On Sat, Jan 29, 2022 at 12:47 PM Andrei Borzenkov <arvidjaar@gmail.com> wrote:
On 29.01.2022 19:50, Eric wrote:
> Sorry about the vagueness. I was afraid my post was too long already, and
> wanted to see what info was requested before spamming everything I could
> think of. I also felt there was some simple thing I was missing and hoped
> someone could provide some clue based on what I wrote. And in fact there
> was such a thing, and your response had a clue toward it.
>
> I was missing one key difference between my btrfs subvolume layout and the
> standard one that SUSE_BTRFS_SNAPSHOT_BOOTING was expecting. I have my /
> mounted from a subvolume @ whereas the standard one mounts the btrfs root
> to /.

No, it does not. Standard one mounts default subvolume, not root of btrfs.
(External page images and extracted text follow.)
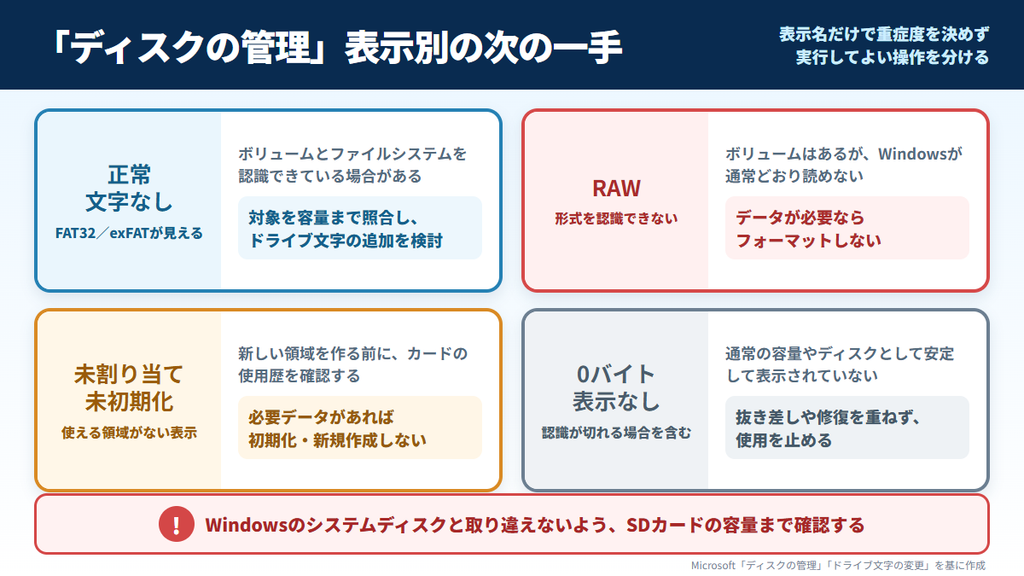 「ディスクの管理」表示別の次の一手

表示名だけで重症度を決めず
実行してよい操作を分ける

正常
文字なし
FAT32／exFATが見える

ボリュームとファイルシステムを認識できている場合がある

対象を容量まで照合し、ドライブ文字の追加を検討

RAW
形式を認識できない

ボリュームはあるが、Windowsが通常どおり読めない

データが必要ならフォーマットしない

未割り当て
未初期化
使える領域がない表示

新しい領域を作る前に、カードの使用歴を確認する

必要データがあれば初期化・新規作成しない

0バイト
表示なし
認識が切れる場合を含む

通常の容量やディスクとして安定して表示されていない

抜き差しや修復を重ねず、使用を止める

!

Windowsのシステムディスクと取り違えないよう、SDカードの容量まで確認する

Microsoft「ディスクの管理」「ドライブ文字の変更」を基に作成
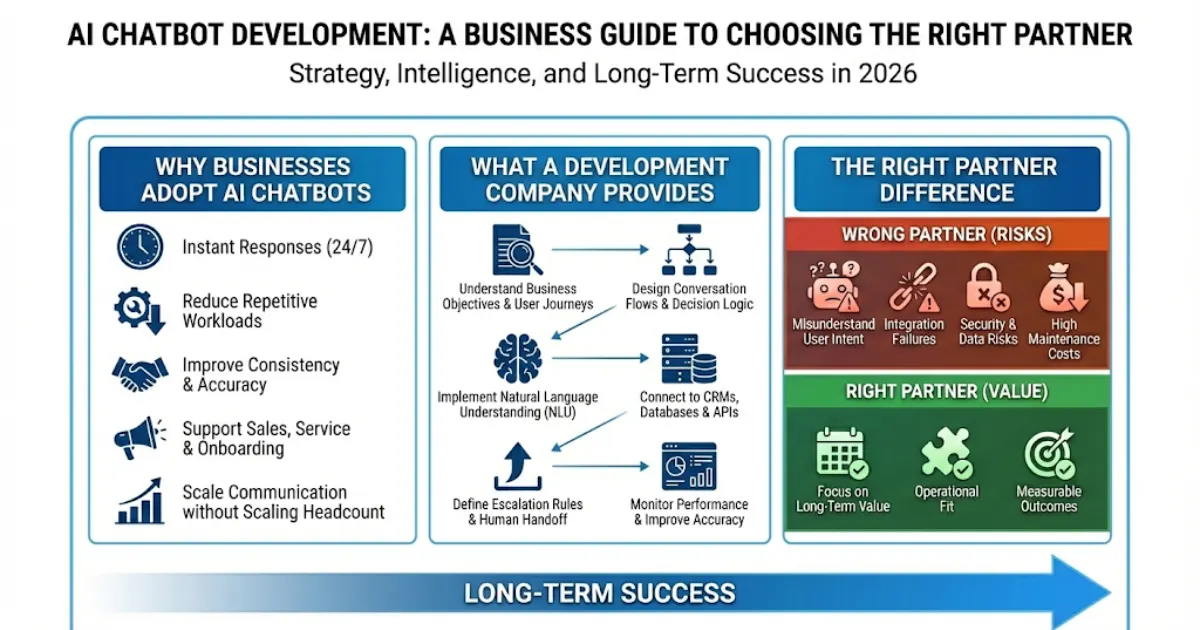 AI CHATBOT DEVELOPMENT: A BUSINESS GUIDE TO CHOOSING THE RIGHT PARTNER

Strategy, Intelligence, and Long-Term Success in 2026

WHY BUSINESSES ADOPT AI CHATBOTS

Instant Responses (24/7)

Reduce Repetitive Workloads

Improve Consistency & Accuracy

Support Sales, Service & Onboarding

Scale Communication without Scaling Headcount

WHAT A DEVELOPMENT COMPANY PROVIDES

Understand Business Objectives & User Journeys

Design Conversation Flows & Decision Logic

Implement Natural Language Understanding (NLU)

Connect to CRMs, Databases & APIs

Define Escalation Rules & Human Handoff

Monitor Performance & Improve Accuracy

THE RIGHT PARTNER DIFFERENCE

WRONG PARTNER (RISKS)

Misunderstand User Intent

Integration Failures

Security & Data Risks

High Maintenance Costs

RIGHT PARTNER (VALUE)

Focus on Long-Term Value

Operational Fit

Measurable Outcomes

LONG-TERM SUCCESS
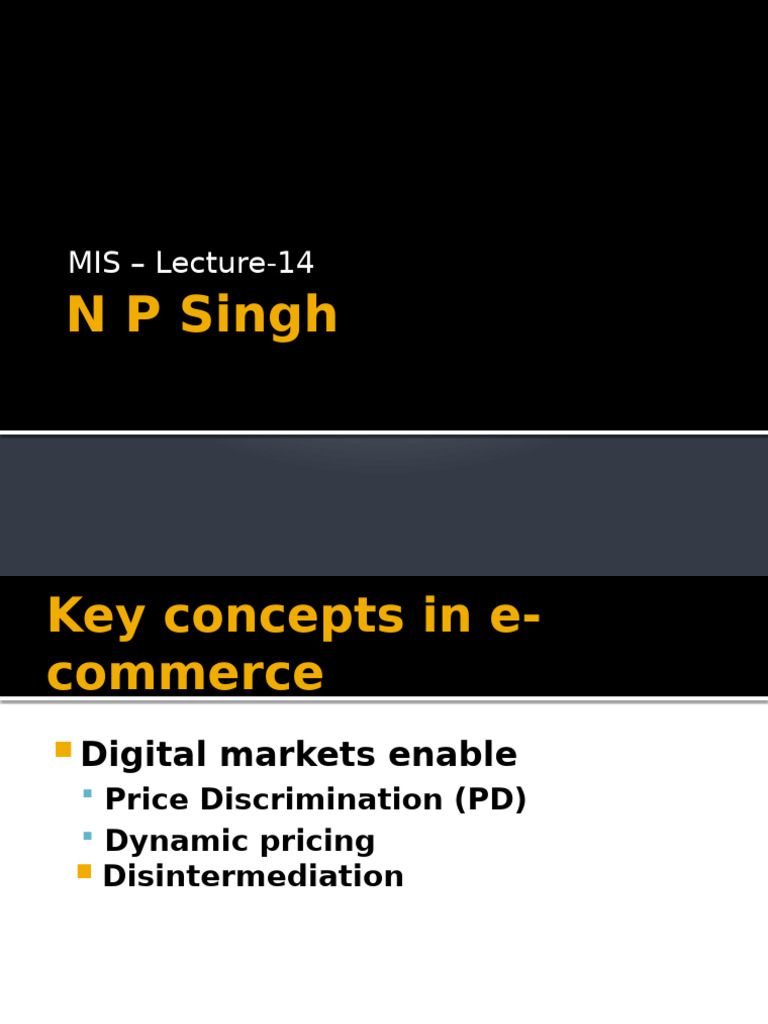 MIS – Lecture-14
N P Singh

Key concepts in e-commerce

Digital markets enable
Price Discrimination (PD)
Dynamic pricing
Disintermediation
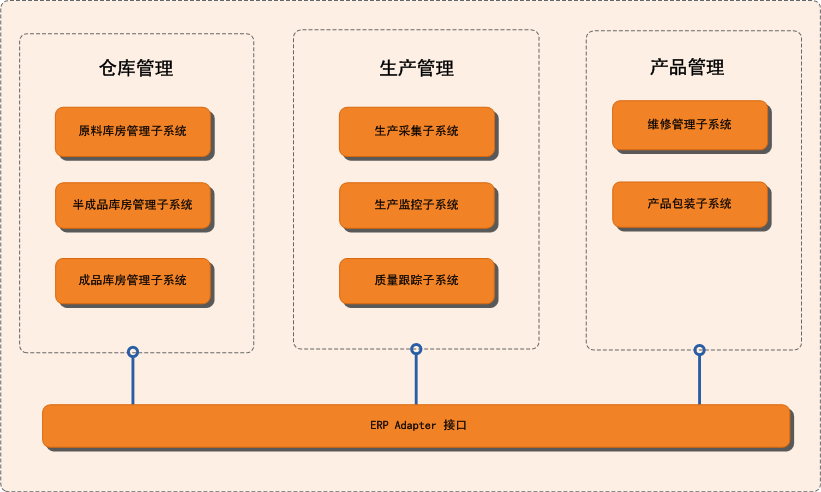 仓库管理

原料库房管理子系统

半成品库房管理子系统

成品库房管理子系统

生产管理

生产采集子系统

生产监控子系统

质量跟踪子系统

产品管理

维修管理子系统

产品包装子系统

ERP Adapter 接口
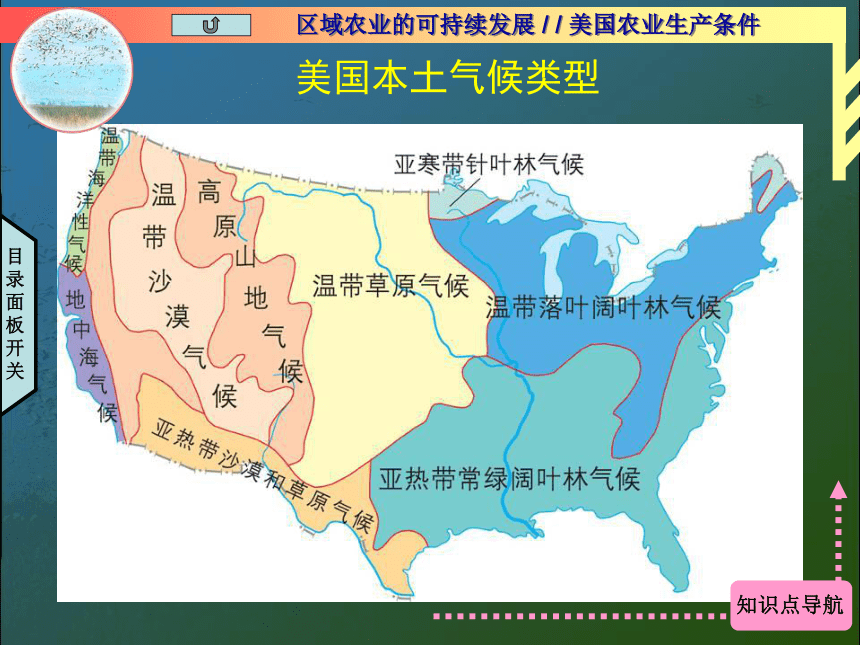 区域农业的可持续发展 / / 美国农业生产条件

美国本土气候类型

目录面板开关

温带海洋性气候

地中海气候

温带沙漠气候

高原山地气候

亚寒带针叶林气候

温带草原气候

温带落叶阔叶林气候

亚热带沙漠和草原气候

亚热带常绿阔叶林气候

知识点导航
You seem to misunderstand how booting from snapshot is implemented in SLE.
I'm clearly  missing a few things and need to do more homework before I try again. Like I had missed that there was a "default subvolume." It sounds like setting my default subvolume to my @ subvolume would enable grub with SUSE_BTRFS_SNAPSHOT_BOOTING to read it properly.
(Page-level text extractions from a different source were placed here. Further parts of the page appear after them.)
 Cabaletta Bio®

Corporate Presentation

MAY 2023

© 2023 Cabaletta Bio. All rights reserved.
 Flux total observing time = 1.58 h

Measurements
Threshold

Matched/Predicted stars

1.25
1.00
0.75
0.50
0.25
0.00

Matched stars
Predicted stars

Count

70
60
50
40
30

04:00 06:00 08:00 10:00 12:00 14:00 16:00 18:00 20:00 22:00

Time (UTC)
> Realizing this made the error message finally make sense to me.
>
> I was able to get grub working again by running the grub2-mkconfig and
> grub2-install with SUSE_BTRFS_SNAPSHOT_BOOTING disabled from a chroot from
> a LIVE usb boot. I'd thought I'd tried that, but must have not had all the
> right pieces in place in the several variations of that I tried.
>

So after all these troubles you ended up with the same configuration as before
but with more complicated subvolume layout than necessary.
Having subvolumes for /var and such would seem to be a better layout regardless, giving me leaner snapshots, without data I wouldn't want to roll back. I don't have time to play with it further right now, but I haven't ruled out trying again.